Kutipan Teks:
------------------------------------------------------------------------

KABARBURSA.COM - Nilai tukar dolar Amerika Serikat (AS) terus mengalami penguatan terhadap Rupiah. Bahkan, mata uang negara Paman Sam tersebut sempat menekan Rupiah hingga mencapai level Rp16.400.
Menurut data RTI, pada hari Jumat, 14 Juni, dolar AS menekan Rupiah paling kuat hingga menyentuh level Rp16.400. Meski begitu, pada akhir perdagangan hari tersebut, nilai tukar Rupiah sedikit menguat dan bertahan di level Rp16.394.
Pelemahan Rupiah yang signifikan ini sempat membuat Presiden Joko Widodo (Jokowi) merasa khawatir. Dia mengakui bahwa ketika nilai tukar dolar AS mendekati Rp16.200, ia mulai merasa was-was. Namun, saat ini penguatan Dolar telah melampaui kekhawatiran awalnya.

------------------------------------------------------------------------

[Data hubungan ruang]
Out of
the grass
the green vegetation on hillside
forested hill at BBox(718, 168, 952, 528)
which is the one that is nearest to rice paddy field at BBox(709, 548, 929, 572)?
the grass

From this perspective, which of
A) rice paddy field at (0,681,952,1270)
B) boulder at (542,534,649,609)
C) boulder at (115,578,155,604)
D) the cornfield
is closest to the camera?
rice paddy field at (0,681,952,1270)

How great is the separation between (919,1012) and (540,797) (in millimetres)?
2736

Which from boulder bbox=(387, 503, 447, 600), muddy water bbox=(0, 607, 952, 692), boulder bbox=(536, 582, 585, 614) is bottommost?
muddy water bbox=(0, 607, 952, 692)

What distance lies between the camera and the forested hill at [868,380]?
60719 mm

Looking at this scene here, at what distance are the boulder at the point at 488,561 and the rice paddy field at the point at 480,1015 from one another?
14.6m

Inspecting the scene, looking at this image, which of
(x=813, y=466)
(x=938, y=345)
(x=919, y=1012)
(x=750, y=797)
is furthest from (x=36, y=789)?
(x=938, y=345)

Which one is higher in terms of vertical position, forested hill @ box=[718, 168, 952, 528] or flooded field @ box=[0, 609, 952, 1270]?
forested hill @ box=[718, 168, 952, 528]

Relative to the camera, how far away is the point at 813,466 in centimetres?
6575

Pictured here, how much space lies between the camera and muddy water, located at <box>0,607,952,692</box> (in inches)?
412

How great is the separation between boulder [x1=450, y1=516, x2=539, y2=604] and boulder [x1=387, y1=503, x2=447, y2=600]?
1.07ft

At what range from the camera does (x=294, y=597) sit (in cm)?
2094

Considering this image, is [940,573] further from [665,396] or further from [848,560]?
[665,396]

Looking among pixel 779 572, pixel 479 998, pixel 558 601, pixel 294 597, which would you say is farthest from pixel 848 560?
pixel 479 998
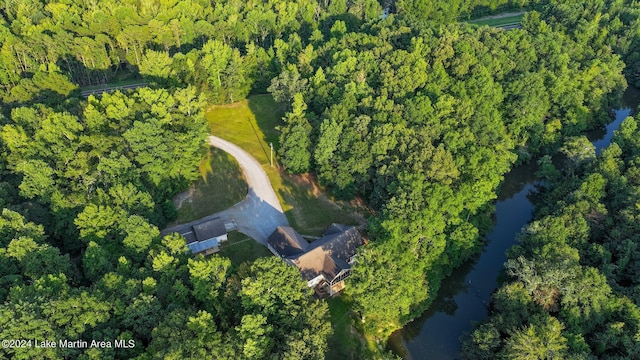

------------------------------------------------------------------------

Soal Latihan:
a – Tuliskan bagian teks tentang Rupiah mulai dari "KABARBURSA.COM - Nilai" sampai ke "di level Rp16.394.".
b – Persingkat paragraf dalam teks tentang Rupiah yang diawali "Menurut data RTI", tetapi jangan hilangkan fakta utamanya.
c – Lanjutkan teks tentang melemahnya Rupiah terhadap dolar AS mulai setelah kalimat terakhirnya.

Daftar Jawaban:
a –
KABARBURSA.COM - Nilai tukar dolar Amerika Serikat (AS) terus mengalami penguatan terhadap Rupiah. Bahkan, mata uang negara Paman Sam tersebut sempat menekan Rupiah hingga mencapai level Rp16.400.
Menurut data RTI, pada hari Jumat, 14 Juni, dolar AS menekan Rupiah paling kuat hingga menyentuh level Rp16.400. Meski begitu, pada akhir perdagangan hari tersebut, nilai tukar Rupiah sedikit menguat dan bertahan di level Rp16.394.

b – Menurut data RTI, pada Jumat, 14 Juni, dolar AS sempat menekan Rupiah hingga Rp16.400. Di akhir perdagangan, Rupiah sedikit menguat dan ditutup di Rp16.394.

c –
"Kurs dolar AS, kemarin kita agak ngeri juga karena melompat di atas Rp16.000, Rp16.200, kita sudah mulai ketar-ketir karena negara lain juga mengalami lonjakan serupa," kata Jokowi dalam sambutannya pada acara Inagurasi GP Ansor di Istora Senayan, Jakarta Pusat, pada Senin, 27 Mei 2024.
Walaupun nilai tukar Rupiah telah mendekati Rp16.400, Gubernur Bank Indonesia (BI) Perry Warjiyo menilai bahwa pelemahan Rupiah masih tergolong rendah dibandingkan dengan mata uang negara lain.
Depresiasi Rupiah terhadap Dolar AS masih lebih kecil dibandingkan dengan mata uang negara lain seperti Won Korea Selatan, Peso Filipina, Baht Thailand, dan Yen Jepang.
"Nilai tukar Rupiah terhadap dolar AS yang mencapai Rp16.300 ini, jika dibandingkan dengan akhir tahun lalu dan mata uang negara lain, masih lebih rendah. Depresiasi kita termasuk yang paling rendah dibandingkan dengan Won Korea Selatan, Peso Filipina, Baht Thailand, dan Yen Jepang," kata Perry di Kompleks Istana Kepresidenan, Jakarta Pusat, pada Jumat, 14 Juni 2024.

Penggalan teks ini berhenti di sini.